• _DIRECTIVES_
- A) In the passage on the two covenants, swap "mediator" for "intermediary" throughout the part that opens with the words containing "Many critics of" and closes with "articulate these views.", and write that part out with the change.
- B) Extend the passage on the two covenants with Abraham, picking up right after its final sentence.

---------- TEXT PROVIDED ----------

It is to be remembered that there were two covenants made with Abraham. By the one his natural descendants through Isaac, were constituted a commonwealth, an external community; by the other his spiritual descendants were constituted into a church, [invisible of course, since, at that time, the only formal organization was that of the law.] The parties to the former covenant, were God, and the nation; to the other, God, and his true people. The promises of the national covenant, were national blessings; the promises of the spiritual covenant (i.e. the covenant of grace) were spiritual blessings, as reconciliation, holiness, and eternal life. The conditions of the one covenant [the old] were circumcision, and obedience to the law; the conditions of the other were, and ever have been, faith in the Messiah, as the seed of the woman, the Son of God, the Saviour of the world. There cannot be a greater mistake than to confound the national covenant with the covenant of grace, [that is, the old covenant with the new] and the commonwealth founded on the one, with the church founded on the other. When Christ came, the commonwealth was abolished, and there was nothing put in its place. The church [now made visible] remained. There was no external covenant, nor promise of external blessings, on condition of external rites, and subjection. There was a spiritual society, with spiritual promises, on condition of faith in Christ.” “The church is, therefore, in its essential nature, a company of believers, and not an external society, requiring merely external profession as the condition of membership. (Charles Hodge, Princeton Review, October, 1853)

-----Added 11/30/2009 at 06:59:34 EST-----

Many critics of federal theology misunderstand the tradition to be saying that the entire theocratic period as a works arrangement (i.e., that Old Testament believers were justified by their personal obedience). But this fails to recognize the nuances in classic covenant theology at this point; namely, that national Israel, with Moses as its mediator, is not the equivalent to the covenant of grace, with Christ as its mediator in both testaments. The two exist side by side throughout the theocratic era, one operating as a typological earthly kingdom on a works principle; the other operating as a spiritual kingdom on the grace principle. Meredeth Kline is a masterful exegete, but he is hardly the first to articulate these views.

As Paul makes clear in Galatians (especially chapter 3), there was the heavenly Zion and its way of salvation (grace alone through faith alone) and a typological earthly Zion and its way of national preservation (conditioned upon her obedience). The inheritance of the typological land was based on law, while the heavenly rest was based on promise, Paul insists. It is not an either/or here, but two distinct operations: the typological land promises indicating in a shadowy, figurative way what was to come when the true Israel would come and perfectly fulfill God's commands and the spiritual promises in which individual Israelites rested just as we do today (Heb. 4:1-5).

---------- SUPPLIED RECORDS ----------

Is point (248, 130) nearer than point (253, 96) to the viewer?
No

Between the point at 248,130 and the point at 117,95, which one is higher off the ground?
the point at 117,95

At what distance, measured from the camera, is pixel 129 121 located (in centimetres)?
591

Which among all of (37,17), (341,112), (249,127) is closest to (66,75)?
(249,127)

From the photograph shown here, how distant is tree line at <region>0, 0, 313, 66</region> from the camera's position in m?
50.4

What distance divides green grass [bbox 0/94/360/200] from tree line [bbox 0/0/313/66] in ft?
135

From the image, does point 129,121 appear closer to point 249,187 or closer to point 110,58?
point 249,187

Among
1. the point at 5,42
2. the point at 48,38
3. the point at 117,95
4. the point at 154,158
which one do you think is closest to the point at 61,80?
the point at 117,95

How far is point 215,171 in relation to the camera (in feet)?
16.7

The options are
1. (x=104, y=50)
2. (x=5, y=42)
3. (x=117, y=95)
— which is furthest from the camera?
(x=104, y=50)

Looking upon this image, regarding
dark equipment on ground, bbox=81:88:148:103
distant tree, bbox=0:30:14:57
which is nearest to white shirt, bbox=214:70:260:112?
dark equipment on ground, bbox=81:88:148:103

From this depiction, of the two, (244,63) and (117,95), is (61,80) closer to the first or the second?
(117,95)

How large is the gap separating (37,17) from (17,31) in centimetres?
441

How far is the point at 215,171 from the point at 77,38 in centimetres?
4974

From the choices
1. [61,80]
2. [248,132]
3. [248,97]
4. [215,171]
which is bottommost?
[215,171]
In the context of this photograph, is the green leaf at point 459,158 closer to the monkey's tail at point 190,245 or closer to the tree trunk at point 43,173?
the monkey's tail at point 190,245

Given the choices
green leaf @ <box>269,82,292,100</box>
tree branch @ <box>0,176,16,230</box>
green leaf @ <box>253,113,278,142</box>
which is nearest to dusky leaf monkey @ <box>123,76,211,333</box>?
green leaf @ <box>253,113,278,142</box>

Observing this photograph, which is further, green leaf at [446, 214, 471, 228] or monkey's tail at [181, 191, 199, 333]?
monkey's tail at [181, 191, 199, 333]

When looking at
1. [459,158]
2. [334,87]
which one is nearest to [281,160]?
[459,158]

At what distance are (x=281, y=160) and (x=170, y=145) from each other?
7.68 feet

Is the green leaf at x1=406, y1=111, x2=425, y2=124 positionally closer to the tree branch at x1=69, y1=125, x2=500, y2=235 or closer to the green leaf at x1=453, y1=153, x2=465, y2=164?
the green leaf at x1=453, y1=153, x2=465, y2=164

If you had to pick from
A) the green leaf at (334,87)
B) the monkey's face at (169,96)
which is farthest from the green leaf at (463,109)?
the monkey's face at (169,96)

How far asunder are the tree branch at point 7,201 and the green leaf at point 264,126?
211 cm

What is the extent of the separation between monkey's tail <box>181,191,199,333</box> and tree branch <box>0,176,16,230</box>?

----------

• _RESULTS FOR THE EXERCISE_
- A)
Many critics of federal theology misunderstand the tradition to be saying that the entire theocratic period as a works arrangement (i.e., that Old Testament believers were justified by their personal obedience). But this fails to recognize the nuances in classic covenant theology at this point; namely, that national Israel, with Moses as its intermediary, is not the equivalent to the covenant of grace, with Christ as its intermediary in both testaments. The two exist side by side throughout the theocratic era, one operating as a typological earthly kingdom on a works principle; the other operating as a spiritual kingdom on the grace principle. Meredeth Kline is a masterful exegete, but he is hardly the first to articulate these views.

- B)
Scripture itself assumes a distinction between the typological land-promises for a transitory administration (national Israel) and the perpetuity of the Abrahamic covenant (of grace) for the salvation of believing Israelites. It is upon this logic that Paul's arguments in Romans 9-11 depend. We do not thereby hold that the Old Testament is equivalent to a "covenant of works," but that during the Mosaic "tutelage," the status of national Israel as the typological-theocratic kingdom of God on earth was transitory and conditional. Belonging to the nation (law) was not equivalent to being a child of Abraham (promise). Charles Hodge expresses it well:

Besides this evangelical character which unquestionably belongs to the Mosaic covenant ["belongs to," not "is equivalent to"], it is presented in two other aspects in the Word of God. First, it was a national covenant with the Hebrew people. In this view the parties were God and the people of Israel; the promise was national security and land prosperity; the condition was the obedience of the people as a nation to the Mosaic law; and the mediator was Moses. In this aspect it was a legal covenant. It said 'Do this and live.' Secondly, it contained, as does also the New Testament, a renewed proclamation of the covenant of works" ("Covenant of Grace," ed. Michael Bremmer, Sola Scriptura web page; cf. C. Hodge, Systematic Theology [Eerdmans, 1946], 117-122).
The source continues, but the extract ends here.